The company, which has recently been regaining ground in the PDA market with its PocketPC reincarnation of Windows CE, is "very interested" according to Novak, but has yet to sign on the dotted line. No wonder, given Micro-soft's track record of proprietary market dominance, combined with the presence of Palm and all of the Symbian PDA operating system players in the consortium. Novak protests that the organisation doesn't need Microsoft anyway, because third-party synchronisation software suppliers, such as Starfish, can support Micro-soft products adequately.

Regardless of the premature presentation, SyncML stands a good chance of winning the industry over.

With significant players like Sun Microsystems also supporting the standard and with Palm's backing, it should solve a problem that has been irritating PDA users for some time.

SyncML technology

There are two parts to the SyncML technology - the client and the server. The client application uses a synchronisation agent to write data in the SyncML protocol to one of a number of transport protocols, such as http; the Wireless Session Protocol, part of the Wap protocol suite; or Obex, which serves the IrDA (Infrared Data Association) wireless communication standard. This goes through the physical transport layer to the server and is fed through to the back-end application via a server agent and a server engine.

The technology contains both a representation and a synchronisation protocol. It will support common data formats including the vCard contact information standards and iCalendar which handles scheduling information.

# EXERCISES TO COMPLETE
a) Retype the stretch of the SyncML passage from "Regardless of the" through "a server engine.".
b) For each statement, say whether it agrees with the SyncML passage, and quote the words that decide it. (i) The client application can write SyncML data to Obex as a transport protocol. (ii) Microsoft has already signed on to the consortium. (iii) The technology will support iCalendar for scheduling information.
The lines after the SyncML passage are not needed.

# MATERIAL SHOWN
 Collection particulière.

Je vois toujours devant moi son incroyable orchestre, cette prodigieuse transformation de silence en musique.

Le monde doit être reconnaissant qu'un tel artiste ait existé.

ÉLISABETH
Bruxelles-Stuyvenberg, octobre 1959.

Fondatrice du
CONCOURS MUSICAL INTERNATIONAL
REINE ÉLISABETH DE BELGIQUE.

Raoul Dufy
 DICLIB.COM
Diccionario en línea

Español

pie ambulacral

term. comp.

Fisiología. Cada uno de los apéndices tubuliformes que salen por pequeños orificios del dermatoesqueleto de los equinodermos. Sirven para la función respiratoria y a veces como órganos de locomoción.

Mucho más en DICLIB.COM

# SOLUTIONS PER TASK
a)
Regardless of the premature presentation, SyncML stands a good chance of winning the industry over.

With significant players like Sun Microsystems also supporting the standard and with Palm's backing, it should solve a problem that has been irritating PDA users for some time.

SyncML technology

There are two parts to the SyncML technology - the client and the server. The client application uses a synchronisation agent to write data in the SyncML protocol to one of a number of transport protocols, such as http; the Wireless Session Protocol, part of the Wap protocol suite; or Obex, which serves the IrDA (Infrared Data Association) wireless communication standard. This goes through the physical transport layer to the server and is fed through to the back-end application via a server agent and a server engine.

b)
(i) Yes: "to one of a number of transport protocols, such as http; the Wireless Session Protocol, part of the Wap protocol suite; or Obex"
(ii) No: "but has yet to sign on the dotted line"
(iii) Yes: "It will support common data formats including the vCard contact information standards and iCalendar which handles scheduling information"